Update 1: If I create a new service from the same repository and just call it something else (e.g. “cdoc”), it resolves to the public dns name just fine. It really seems like it’s only the name “docs” that causes an issue.
Update 2: The ip address 127.0.53.53 seemed odd. Networking isn’t really my area but this apparently means that there is a namespace collision. This is all hosted on AWS and if I ssh into one of the actual nodes and then:
I get the same thing. So maybe it’s something specific to AWS?
Update 3: After a bit more research, I think I have some idea of what’s going on, but I don’t pretend to have a deep understanding. Looks like some kind of DNS leakage where an internal name (“docs” in this case) ends up colliding with the gTLD. More info here:
Turns out that a bunch of these new TLD entries cause a problem depending perhaps on the Linux distro. The Docker AMI for AWS uses Ubuntu. There are a number of TLDs that you can ping that return 127.0.53.53 rather than unknown host. Trying to find away to prevent this leakage.
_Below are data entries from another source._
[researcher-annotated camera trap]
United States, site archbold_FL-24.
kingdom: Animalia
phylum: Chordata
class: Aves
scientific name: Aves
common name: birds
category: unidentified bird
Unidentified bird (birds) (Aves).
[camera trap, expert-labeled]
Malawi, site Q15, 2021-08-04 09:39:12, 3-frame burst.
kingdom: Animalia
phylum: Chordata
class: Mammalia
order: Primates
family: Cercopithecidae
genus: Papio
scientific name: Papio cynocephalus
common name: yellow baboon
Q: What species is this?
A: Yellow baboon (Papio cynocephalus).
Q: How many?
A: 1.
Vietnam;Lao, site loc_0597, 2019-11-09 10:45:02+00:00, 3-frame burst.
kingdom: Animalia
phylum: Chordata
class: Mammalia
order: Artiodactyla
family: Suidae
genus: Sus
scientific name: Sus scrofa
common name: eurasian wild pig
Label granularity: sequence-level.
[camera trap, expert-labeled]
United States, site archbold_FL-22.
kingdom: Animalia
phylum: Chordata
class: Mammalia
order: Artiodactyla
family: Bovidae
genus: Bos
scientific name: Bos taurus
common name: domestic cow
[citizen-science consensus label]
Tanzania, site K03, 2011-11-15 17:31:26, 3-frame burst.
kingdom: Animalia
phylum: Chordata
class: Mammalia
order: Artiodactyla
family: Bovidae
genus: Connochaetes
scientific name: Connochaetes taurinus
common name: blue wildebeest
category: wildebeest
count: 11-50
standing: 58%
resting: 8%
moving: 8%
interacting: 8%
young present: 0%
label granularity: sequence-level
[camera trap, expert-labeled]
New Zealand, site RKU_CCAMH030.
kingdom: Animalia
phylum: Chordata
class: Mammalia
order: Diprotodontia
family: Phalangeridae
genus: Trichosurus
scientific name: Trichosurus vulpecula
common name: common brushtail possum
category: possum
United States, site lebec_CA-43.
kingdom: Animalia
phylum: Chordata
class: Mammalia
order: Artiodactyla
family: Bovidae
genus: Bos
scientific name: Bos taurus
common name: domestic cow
Otherwise, I’ll likely need to rename our service to something that doesn’t collide with anything.
Update #4: After some more reading and experimenting, it could be related to the issue outlined in this other forum thread:
In there, they recommended removing the ndots:0 option from resolv.conf and that does seem to help. Just not sure how to “officially” inject this into my stack or service configurations.